Mode

Mode : des caftans pour tisser des liens entre le Maghreb et le reste de l’Afrique

Paris Fashion Week

Paris Fashion Week © Youri Lenquette pour JA

Dans la dernière collection de Luxury By K., dirigée par la Franco-Marocaine Zaineb El Kadiri, l’habit traditionnel fait fi des frontières.

• Retour

Si elle est née et a grandi à Lille, Zaineb El Kadiri, 36 ans, est venue s’installer au Maroc, pays de ses parents, et plus précisément à Casablanca, en 2012, où elle organise la manifestation de mode Afrifata (African Fashion Talents), dont la troisième édition se déroulera en mai 2020. « Je m’attache à mettre en avant les jeunes talents de la mode encore dans l’ombre. Prochainement, j’ouvrirai à Casablanca un concept-store où l’on retrouvera les créations de tous ces designers. »

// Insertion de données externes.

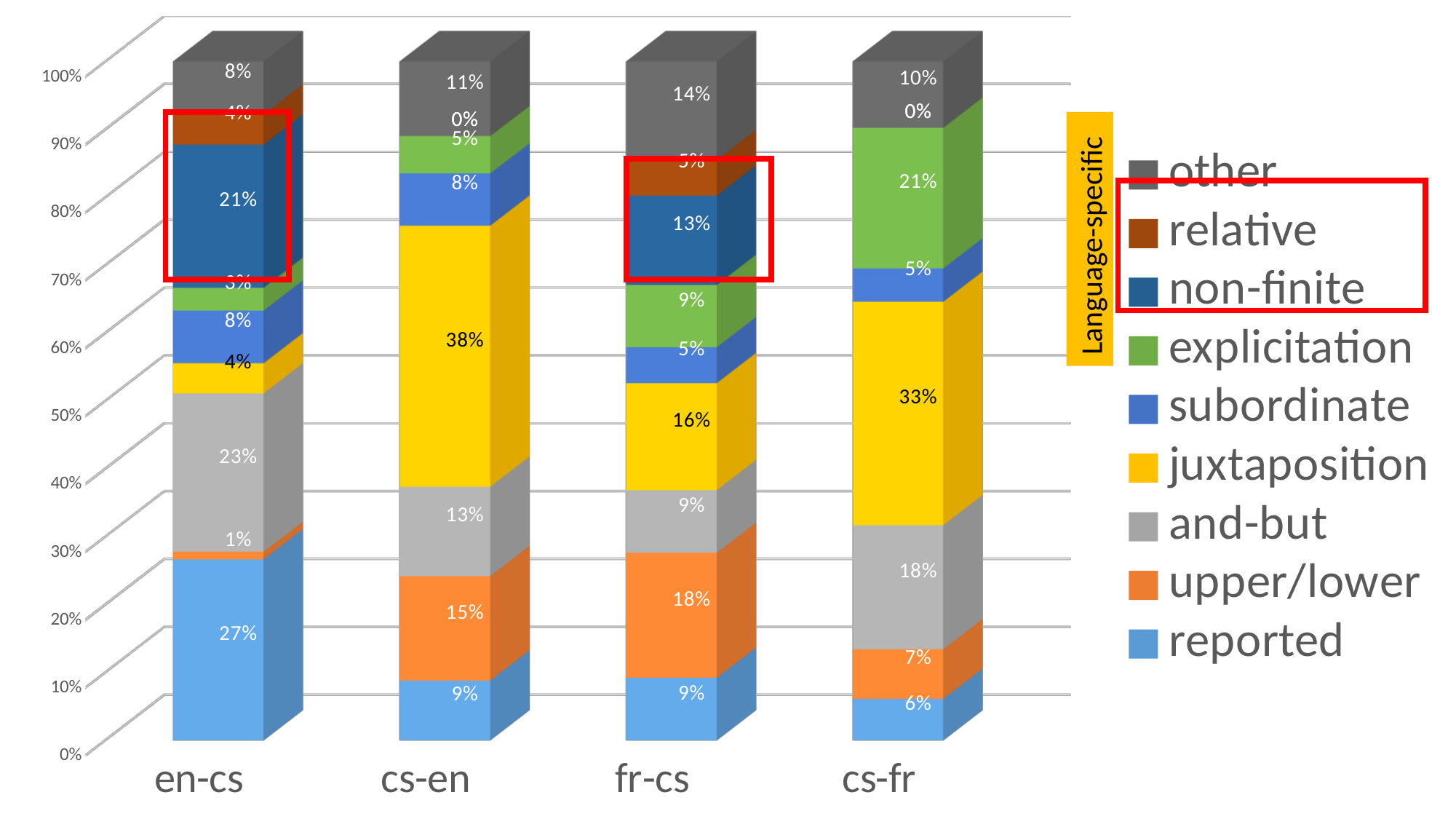
What is the value for upper/lower in the fr-cs bar? 18% What is the value for reported in the en-cs bar? 27% What is the value for juxtaposition in the cs-en bar? 38% What is the difference between the non-finite value for en-cs and for fr-cs? 8% Which language pair has the highest value for juxtaposition? cs-en What is the value for non-finite in the fr-cs bar? 13% Which language pair has the lowest value for reported? cs-fr What kind of chart is shown on the slide? stacked bar chart Which is larger, the and-but value for en-cs or for cs-fr? en-cs How many series does the legend list? 9 How many language pairs are shown on the x axis? 4 What is the value for explicitation in the cs-fr bar? 21%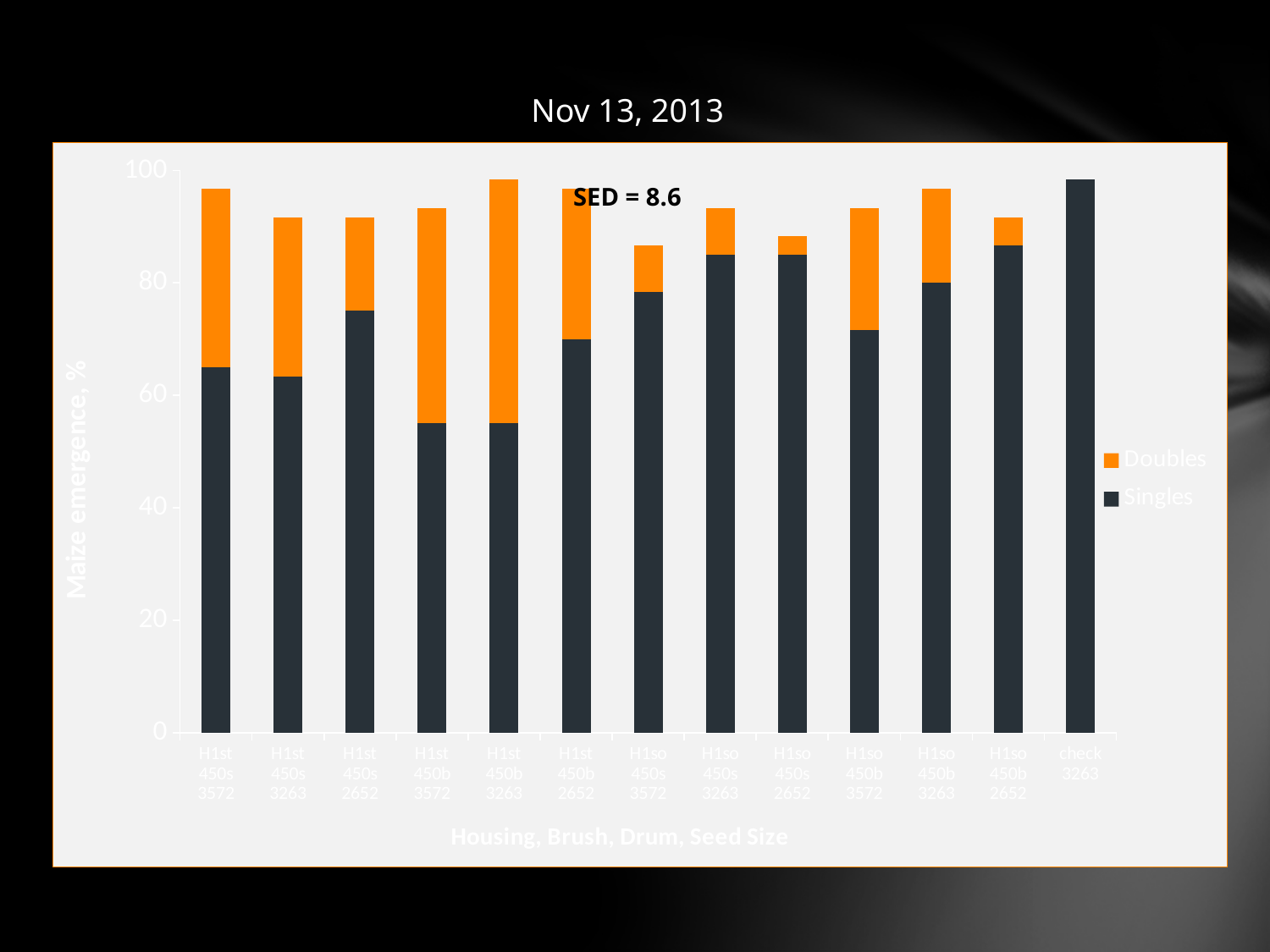
Which has the larger Doubles value, H1st 450b 3572 or H1so 450s 3263? H1st 450b 3572 Which has the larger Singles value, H1st 450s 2652 or H1st 450s 3263? H1st 450s 2652 Is the Singles value for check 3263 greater or less than 80? greater Is the total stacked value for H1so 450s 3572 greater or less than 90? less What is the title of the chart? Nov 13, 2013 Which category has the highest Singles value? check 3263 What are the two series named in the legend? Doubles and Singles Is the Singles value for H1so 450b 2652 greater or less than 80? greater What kind of chart is shown on the slide? Stacked bar chart How many categories are plotted along the x axis? 13 How many series does the legend list? 2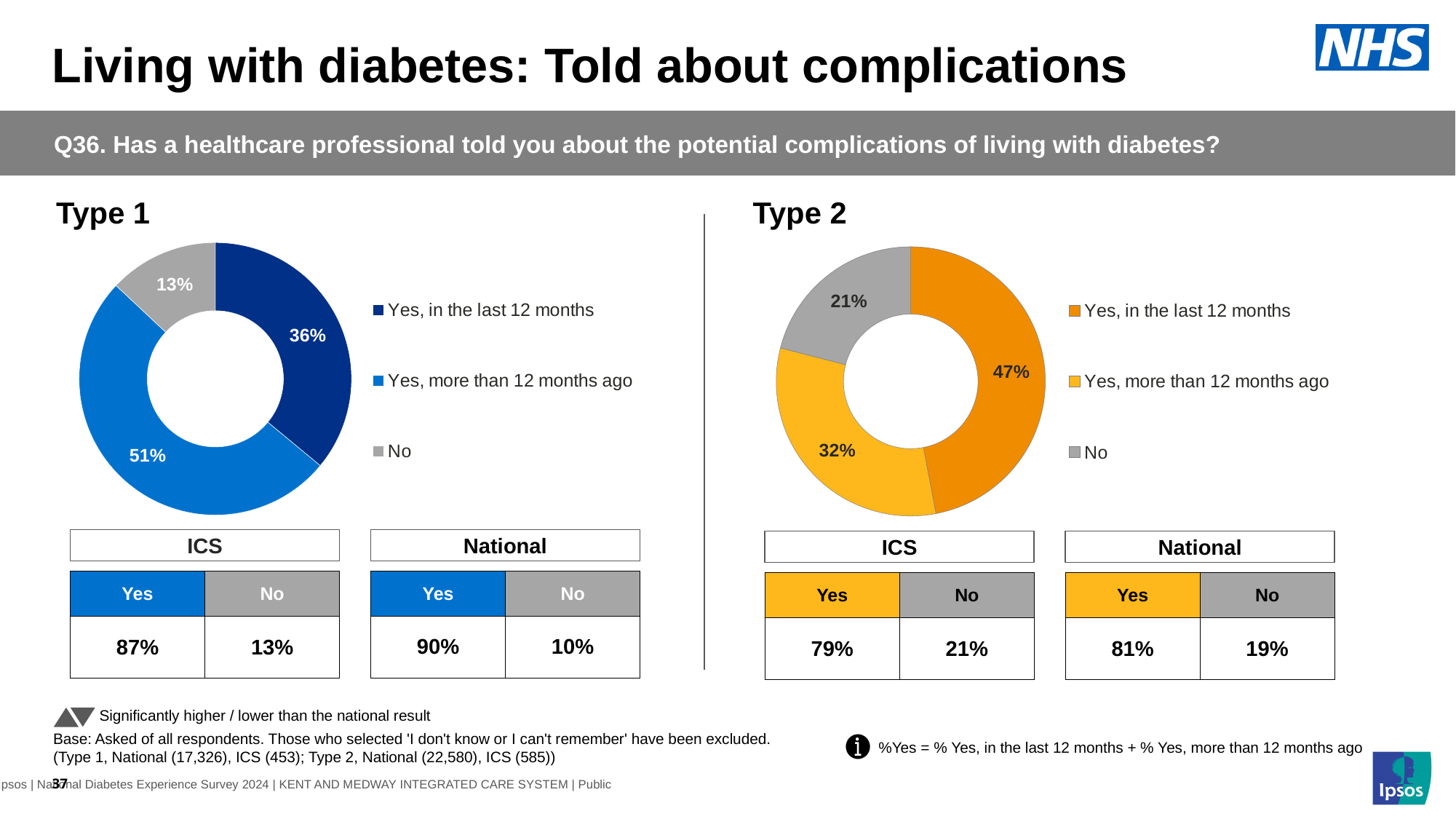
In the Type 1 chart, what percentage of respondents said 'Yes, more than 12 months ago'? 51% In the Type 2 chart, which category has the smallest share? No In the Type 1 chart, what is the combined share of the two 'Yes' categories? 87% What kind of chart is used for Type 1? Doughnut chart In the Type 2 chart, what is the difference between 'Yes, in the last 12 months' and 'Yes, more than 12 months ago'? 15% In the Type 2 chart, what percentage of respondents said 'Yes, in the last 12 months'? 47% What colour represents 'No' in the Type 2 chart? Grey In the Type 1 chart, which category has the largest share? Yes, more than 12 months ago How many categories does the Type 2 chart legend list? 3 In the Type 1 chart, what percentage of respondents said 'Yes, in the last 12 months'? 36% In the Type 2 chart, what percentage of respondents said 'No'? 21% In the Type 1 chart, which is larger: 'Yes, in the last 12 months' or 'No'? Yes, in the last 12 months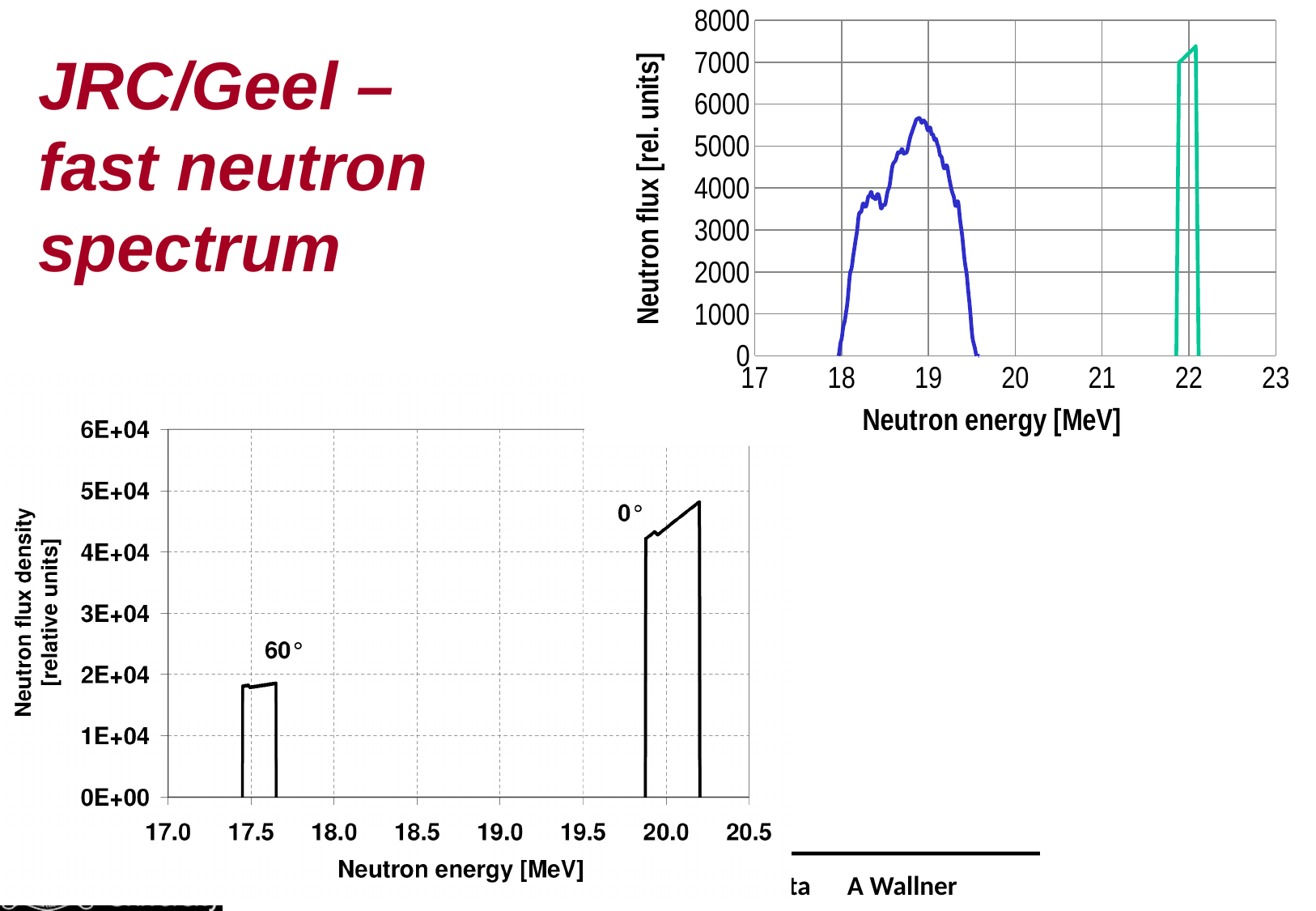
What is the y-axis label of the top-right chart? Neutron flux [rel. units] In the bottom-left chart, is the peak labelled 60° greater or less than 2E+04? less In the top-right chart, is the maximum of the blue curve greater or less than 6000? less In the top-right chart, near which neutron energy value on the x axis is the green peak located? 22 MeV What is the x-axis label of the bottom-left chart? Neutron energy [MeV] In the bottom-left chart, which peak is higher, 0° or 60°? 0° In the top-right chart, which curve reaches a higher neutron flux, the blue one or the green one? the green one In the bottom-left chart, is the peak labelled 0° greater or less than 4E+04? greater How many labelled peaks are shown in the bottom-left chart? 2 What type of chart is the top-right chart (Neutron flux vs Neutron energy)? line chart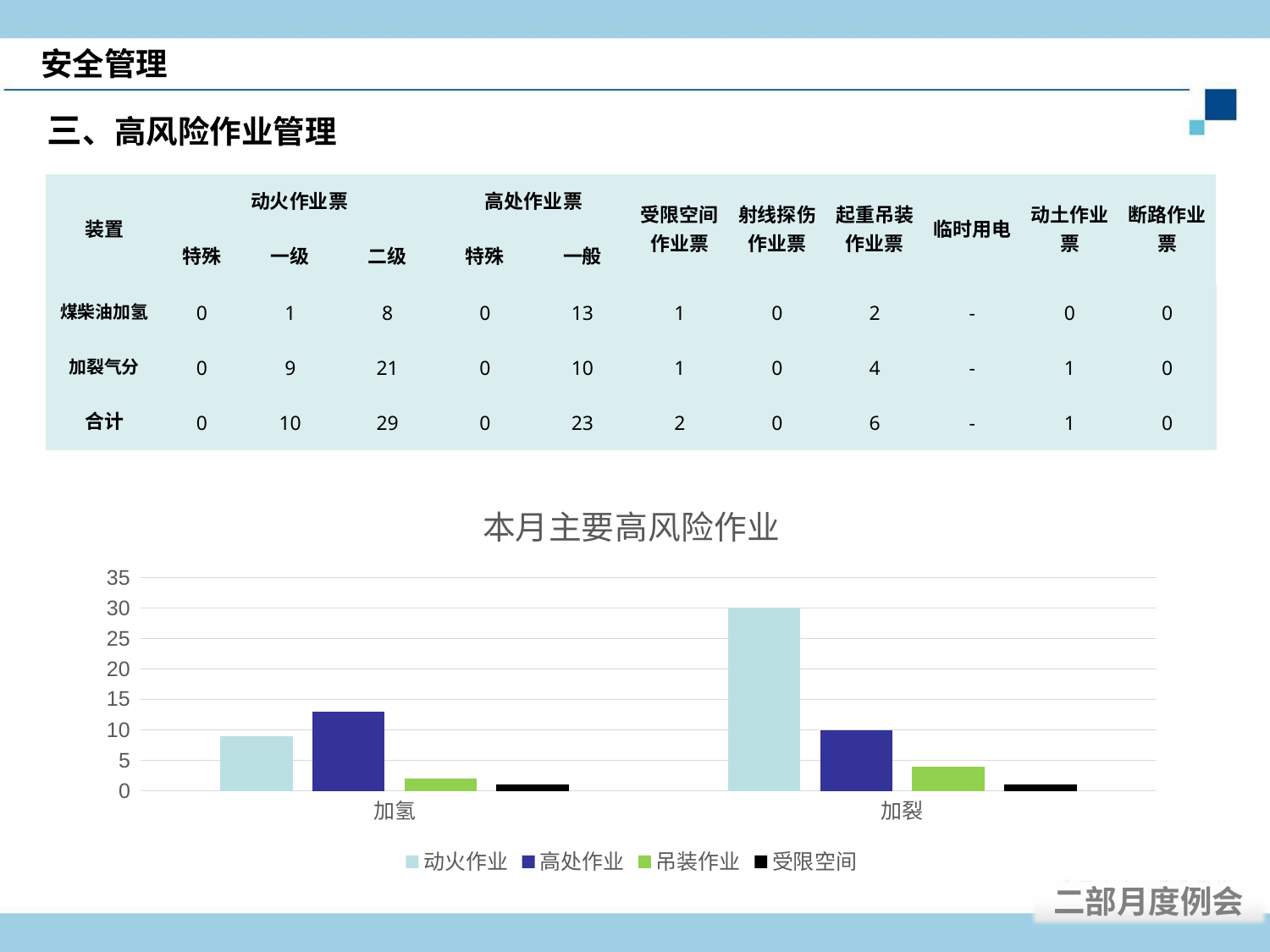
In the 本月主要高风险作业 chart, what is the value of 动火作业 for 加裂? 30 In the 本月主要高风险作业 chart, which is larger: 动火作业 for 加氢 or 动火作业 for 加裂? 动火作业 for 加裂 In the 本月主要高风险作业 chart, what is the value of 高处作业 for 加裂? 10 In the 本月主要高风险作业 chart, which series is shown in black? 受限空间 In the 本月主要高风险作业 chart, is the value of 高处作业 for 加氢 greater or less than 10? greater How many series does the legend of the 本月主要高风险作业 chart list? 4 In the 本月主要高风险作业 chart, which series has the highest bar for 加氢? 高处作业 In the 本月主要高风险作业 chart, which series has the highest bar for 加裂? 动火作业 In the 本月主要高风险作业 chart, is the value of 动火作业 for 加氢 greater or less than 10? less What kind of chart is shown under the title 本月主要高风险作业? bar chart In the 本月主要高风险作业 chart, is the value of 吊装作业 for 加裂 greater or less than 5? less How many categories are shown on the x axis of the 本月主要高风险作业 chart? 2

« Je ne vois plus seulement le caftan comme une tenue traditionnelle, mais presque comme une robe de soirée » assure Zaineb El Kadiri

Celle qui a arrêté l’école à 19 ans pour se marier a toujours travaillé dans le prêt-à-porter. Chargée de stylisme pour Manoukian ou chez Pronovias, griffe parisienne spécialisée dans les robes de mariées, Zainab a également suivi des formations en design au lycée professionnel Sonia-Delaunay, à Lomme. « Je me considère comme une autodidacte. Cela fait quinze ans que je suis dans le milieu et j’apprends encore. Au Maroc, je me suis perfectionnée dans le design du caftan traditionnel. »

• Diversité

Zaineb El Kadiri se considère comme africaine. « L’Afrique est née en moi quand je suis arrivée au Maroc », confie-t-elle. C’est d’ailleurs à son arrivée qu’elle crée Luxury By K. « Je ne vois plus seulement le caftan comme une tenue traditionnelle, mais presque comme une robe de soirée. La tradition demeure avec le perlage et les broderies. Quant à la modernité, je la travaille sur les décolletés, avec des coupes de type robe à godets, sirène, avec des traînes. »

Ses tenues, qui nécessitent deux à trois mois de travail, valent entre 350 et 2 500 euros. Son atelier et son showroom sont situés à Casablanca, où elle forme des femmes au perlage. « Je travaille avec une dizaine d’artisanes. » Sa signature : la femme glamour et engagée des temps modernes. « Je suis voilée et je montre qu’une femme voilée n’est soumise qu’à son dieu. J’essaie de transmettre des valeurs. »

• Wax, kente et dentelle

« Je me suis servi des tissus que me donnent mes amis qui viennent de toute l’Afrique. J’avais pour habitude de me faire des tuniques en pagne tissé. On trouve sur mes modèles du wax mais aussi du kente ghanéen. » Une façon pour Zaineb El Kadiri de « tisser des liens entre le Maghreb et le reste de l’Afrique ». Ses caftans mêlent donc wax ou kente, crêpe Georgette, soie, brocard, velours de soie, satin duchesse, etc. Elle travaille d’autres matières à la main, comme la dentelle.

« J’utilise aussi l’organza pour mes turbans. » Sa spécialité est le perlage avec pierres précieuses et Swarovski. Sur le modèle en wax (380 euros), on retrouve une coiffe et des ornements amazighs, clin d’œil à ses origines berbères, en plus d’une étoile verte brodée et perlée renvoyant au drapeau marocain. Le caftan en kente coûte, lui, 550 euros.